▶ _WHAT YOU WILL DO_
Answer these from the vendor-contract text:
1. What does ABC stand for?
2. Which terms are handled with legal?
3. What does the writer's opening stance ask the vendor for?

▶ _PAGE TEXT_

++++++++

I get presigned contracts all the time from vendors looking to close as soon as soon as possible… ABC (Always Be Closing). Obviously those contracts are going through lots of redlines back and forth with me and strategic sourcing for the technical and commercial terms, with legal for all the contractual/governing terms…

Would they love for me to just blindly counter sign the first version they sent over… absolutely, they will take every advantage they can get. That doesn’t mean it is anywhere near the final version they will accept. If we do the negotiations right everyone gave up/compromised on everything less important to them, and kept everything most important.

My opening stance is always, give it to me for free and I will sing your praises from the moutain tops (conferences, testimonials, etc) if it/you actually work as promised. So far no commercially viable company has taken me up on that opening offer, the same as I would not take them up in their opening offer in all likelihood.

++++++++

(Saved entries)
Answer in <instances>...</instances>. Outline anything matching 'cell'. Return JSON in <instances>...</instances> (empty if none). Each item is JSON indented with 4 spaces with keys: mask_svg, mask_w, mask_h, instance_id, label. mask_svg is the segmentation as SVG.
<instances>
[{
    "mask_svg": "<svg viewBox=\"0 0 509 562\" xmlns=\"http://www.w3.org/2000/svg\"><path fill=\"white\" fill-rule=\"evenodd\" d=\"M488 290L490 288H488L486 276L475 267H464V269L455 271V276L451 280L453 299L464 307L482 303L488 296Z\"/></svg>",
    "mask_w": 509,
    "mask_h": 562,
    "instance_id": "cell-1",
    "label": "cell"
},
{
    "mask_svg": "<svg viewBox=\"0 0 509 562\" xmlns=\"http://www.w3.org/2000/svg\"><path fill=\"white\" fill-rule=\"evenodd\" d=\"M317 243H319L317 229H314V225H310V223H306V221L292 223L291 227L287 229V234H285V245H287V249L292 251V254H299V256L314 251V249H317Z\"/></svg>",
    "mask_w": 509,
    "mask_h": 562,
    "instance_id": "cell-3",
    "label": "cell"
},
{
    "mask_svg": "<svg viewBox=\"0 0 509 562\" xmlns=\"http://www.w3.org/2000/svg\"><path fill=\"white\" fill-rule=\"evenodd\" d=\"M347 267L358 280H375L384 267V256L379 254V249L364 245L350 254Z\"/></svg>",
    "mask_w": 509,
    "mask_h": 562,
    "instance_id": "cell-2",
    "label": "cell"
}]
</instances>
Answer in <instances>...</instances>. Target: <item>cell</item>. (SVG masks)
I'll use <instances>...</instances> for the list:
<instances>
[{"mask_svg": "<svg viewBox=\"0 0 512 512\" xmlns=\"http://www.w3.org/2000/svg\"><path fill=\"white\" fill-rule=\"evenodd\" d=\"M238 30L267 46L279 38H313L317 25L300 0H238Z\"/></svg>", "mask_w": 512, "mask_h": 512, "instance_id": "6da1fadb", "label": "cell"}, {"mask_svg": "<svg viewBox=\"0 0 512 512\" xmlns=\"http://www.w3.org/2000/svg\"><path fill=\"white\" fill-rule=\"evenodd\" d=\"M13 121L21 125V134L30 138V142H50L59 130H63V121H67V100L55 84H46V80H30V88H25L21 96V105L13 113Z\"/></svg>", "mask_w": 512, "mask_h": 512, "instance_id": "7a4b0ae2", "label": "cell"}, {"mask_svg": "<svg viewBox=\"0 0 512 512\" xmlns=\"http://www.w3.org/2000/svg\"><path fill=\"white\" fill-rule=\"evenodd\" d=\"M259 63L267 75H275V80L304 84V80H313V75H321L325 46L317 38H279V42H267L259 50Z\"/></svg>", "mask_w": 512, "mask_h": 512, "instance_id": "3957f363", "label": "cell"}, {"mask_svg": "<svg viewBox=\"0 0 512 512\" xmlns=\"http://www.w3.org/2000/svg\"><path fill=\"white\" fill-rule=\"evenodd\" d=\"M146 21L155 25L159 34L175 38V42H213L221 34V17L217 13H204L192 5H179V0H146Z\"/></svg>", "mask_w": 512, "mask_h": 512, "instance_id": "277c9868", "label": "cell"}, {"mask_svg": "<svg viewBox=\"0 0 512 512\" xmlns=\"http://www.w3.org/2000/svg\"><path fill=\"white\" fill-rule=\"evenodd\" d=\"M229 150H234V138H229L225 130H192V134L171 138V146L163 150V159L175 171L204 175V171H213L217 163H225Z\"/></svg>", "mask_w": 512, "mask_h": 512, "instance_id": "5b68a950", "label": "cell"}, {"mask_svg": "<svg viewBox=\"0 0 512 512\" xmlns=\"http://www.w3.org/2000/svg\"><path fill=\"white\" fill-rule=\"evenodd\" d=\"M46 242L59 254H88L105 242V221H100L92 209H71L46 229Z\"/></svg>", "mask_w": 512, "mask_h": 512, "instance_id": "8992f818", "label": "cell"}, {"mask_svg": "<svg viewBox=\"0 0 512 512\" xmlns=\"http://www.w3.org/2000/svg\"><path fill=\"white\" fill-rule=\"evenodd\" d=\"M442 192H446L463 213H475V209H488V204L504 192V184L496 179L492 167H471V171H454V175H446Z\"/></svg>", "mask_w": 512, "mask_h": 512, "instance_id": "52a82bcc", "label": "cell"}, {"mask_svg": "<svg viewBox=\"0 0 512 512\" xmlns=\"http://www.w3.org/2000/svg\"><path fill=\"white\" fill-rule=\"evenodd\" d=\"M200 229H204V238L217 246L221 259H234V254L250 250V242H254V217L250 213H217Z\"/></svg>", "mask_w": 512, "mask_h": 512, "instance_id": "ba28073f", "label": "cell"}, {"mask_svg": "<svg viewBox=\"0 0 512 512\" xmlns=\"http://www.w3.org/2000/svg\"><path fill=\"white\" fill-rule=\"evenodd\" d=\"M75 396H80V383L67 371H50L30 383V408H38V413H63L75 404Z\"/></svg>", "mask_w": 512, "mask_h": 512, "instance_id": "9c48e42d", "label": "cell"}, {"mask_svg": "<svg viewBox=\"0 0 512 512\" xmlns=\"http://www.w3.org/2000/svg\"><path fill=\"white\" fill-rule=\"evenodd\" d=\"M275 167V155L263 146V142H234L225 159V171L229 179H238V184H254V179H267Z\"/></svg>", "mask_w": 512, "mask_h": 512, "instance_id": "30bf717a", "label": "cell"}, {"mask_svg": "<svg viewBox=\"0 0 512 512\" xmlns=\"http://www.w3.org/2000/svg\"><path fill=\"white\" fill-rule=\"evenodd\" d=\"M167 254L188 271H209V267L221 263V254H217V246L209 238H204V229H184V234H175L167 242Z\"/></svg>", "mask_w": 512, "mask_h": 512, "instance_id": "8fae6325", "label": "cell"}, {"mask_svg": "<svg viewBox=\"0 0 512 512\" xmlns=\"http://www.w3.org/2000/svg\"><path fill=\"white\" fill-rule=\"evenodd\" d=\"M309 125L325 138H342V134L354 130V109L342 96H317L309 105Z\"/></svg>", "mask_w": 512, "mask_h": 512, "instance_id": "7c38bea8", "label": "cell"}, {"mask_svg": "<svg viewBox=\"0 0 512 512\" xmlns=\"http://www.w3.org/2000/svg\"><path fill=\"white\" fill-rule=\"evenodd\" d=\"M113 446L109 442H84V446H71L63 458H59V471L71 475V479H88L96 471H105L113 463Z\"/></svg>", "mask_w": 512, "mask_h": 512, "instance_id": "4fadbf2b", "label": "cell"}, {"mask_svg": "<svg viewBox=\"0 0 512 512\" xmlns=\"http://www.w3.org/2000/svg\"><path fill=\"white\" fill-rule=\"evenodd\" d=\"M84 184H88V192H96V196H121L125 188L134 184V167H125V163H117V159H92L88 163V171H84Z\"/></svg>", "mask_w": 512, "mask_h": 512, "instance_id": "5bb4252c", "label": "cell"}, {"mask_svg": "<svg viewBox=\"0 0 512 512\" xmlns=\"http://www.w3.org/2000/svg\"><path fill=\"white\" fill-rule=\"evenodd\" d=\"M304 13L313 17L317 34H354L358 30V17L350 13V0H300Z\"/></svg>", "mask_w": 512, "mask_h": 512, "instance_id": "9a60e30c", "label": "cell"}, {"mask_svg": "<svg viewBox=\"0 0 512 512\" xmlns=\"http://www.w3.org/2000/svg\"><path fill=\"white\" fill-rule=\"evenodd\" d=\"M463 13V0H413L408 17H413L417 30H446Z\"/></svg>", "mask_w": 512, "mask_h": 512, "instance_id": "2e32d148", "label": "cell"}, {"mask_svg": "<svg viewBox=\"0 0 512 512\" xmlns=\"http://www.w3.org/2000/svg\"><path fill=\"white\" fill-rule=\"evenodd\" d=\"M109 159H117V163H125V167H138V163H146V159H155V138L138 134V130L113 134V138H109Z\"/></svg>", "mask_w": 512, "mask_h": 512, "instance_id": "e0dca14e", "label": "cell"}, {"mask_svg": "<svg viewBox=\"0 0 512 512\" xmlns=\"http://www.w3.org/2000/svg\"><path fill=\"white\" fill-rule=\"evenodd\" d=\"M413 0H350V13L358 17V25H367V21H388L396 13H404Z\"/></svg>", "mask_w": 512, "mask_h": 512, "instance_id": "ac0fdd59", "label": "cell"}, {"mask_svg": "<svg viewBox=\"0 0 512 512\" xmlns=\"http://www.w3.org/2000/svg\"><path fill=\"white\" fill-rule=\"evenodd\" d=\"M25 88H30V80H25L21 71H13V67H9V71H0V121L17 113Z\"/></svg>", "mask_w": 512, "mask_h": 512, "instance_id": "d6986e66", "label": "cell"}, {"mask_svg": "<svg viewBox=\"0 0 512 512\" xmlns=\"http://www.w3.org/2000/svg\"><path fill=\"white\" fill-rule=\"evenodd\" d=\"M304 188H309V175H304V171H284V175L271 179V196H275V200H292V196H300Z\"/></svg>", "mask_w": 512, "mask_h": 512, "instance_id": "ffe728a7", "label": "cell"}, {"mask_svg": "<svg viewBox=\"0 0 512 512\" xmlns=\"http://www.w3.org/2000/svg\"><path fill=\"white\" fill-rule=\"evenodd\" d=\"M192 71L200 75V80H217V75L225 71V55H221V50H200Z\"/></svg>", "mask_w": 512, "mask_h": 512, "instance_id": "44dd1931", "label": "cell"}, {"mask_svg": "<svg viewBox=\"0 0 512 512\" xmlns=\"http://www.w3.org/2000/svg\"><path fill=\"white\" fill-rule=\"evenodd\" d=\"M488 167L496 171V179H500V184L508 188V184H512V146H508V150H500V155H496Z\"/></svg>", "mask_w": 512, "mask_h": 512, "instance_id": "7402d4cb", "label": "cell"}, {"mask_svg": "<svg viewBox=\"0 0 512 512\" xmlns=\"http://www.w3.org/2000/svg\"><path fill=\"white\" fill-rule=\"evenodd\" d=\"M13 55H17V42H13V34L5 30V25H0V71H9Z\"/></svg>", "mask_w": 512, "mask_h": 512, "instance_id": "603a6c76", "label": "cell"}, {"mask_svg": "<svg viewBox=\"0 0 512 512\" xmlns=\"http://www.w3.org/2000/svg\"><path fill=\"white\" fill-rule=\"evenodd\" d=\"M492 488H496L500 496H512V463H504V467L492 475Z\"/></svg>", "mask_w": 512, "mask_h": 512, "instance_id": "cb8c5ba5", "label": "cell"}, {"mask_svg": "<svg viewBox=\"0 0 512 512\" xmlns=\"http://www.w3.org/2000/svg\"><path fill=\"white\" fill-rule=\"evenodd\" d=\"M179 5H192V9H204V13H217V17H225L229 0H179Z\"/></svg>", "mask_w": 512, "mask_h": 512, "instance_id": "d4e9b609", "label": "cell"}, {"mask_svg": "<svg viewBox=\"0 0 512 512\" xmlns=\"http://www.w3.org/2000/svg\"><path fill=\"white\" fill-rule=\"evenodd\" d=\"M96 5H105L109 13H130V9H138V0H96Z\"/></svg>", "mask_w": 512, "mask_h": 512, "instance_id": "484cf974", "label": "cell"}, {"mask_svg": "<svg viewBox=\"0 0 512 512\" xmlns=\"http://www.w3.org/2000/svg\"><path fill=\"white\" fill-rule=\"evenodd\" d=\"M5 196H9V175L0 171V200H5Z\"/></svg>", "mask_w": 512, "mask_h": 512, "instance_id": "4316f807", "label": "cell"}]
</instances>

++++++++

▶ _THE ANSWER_
1. Always Be Closing
2. All the contractual/governing terms
3. To give it to the writer for free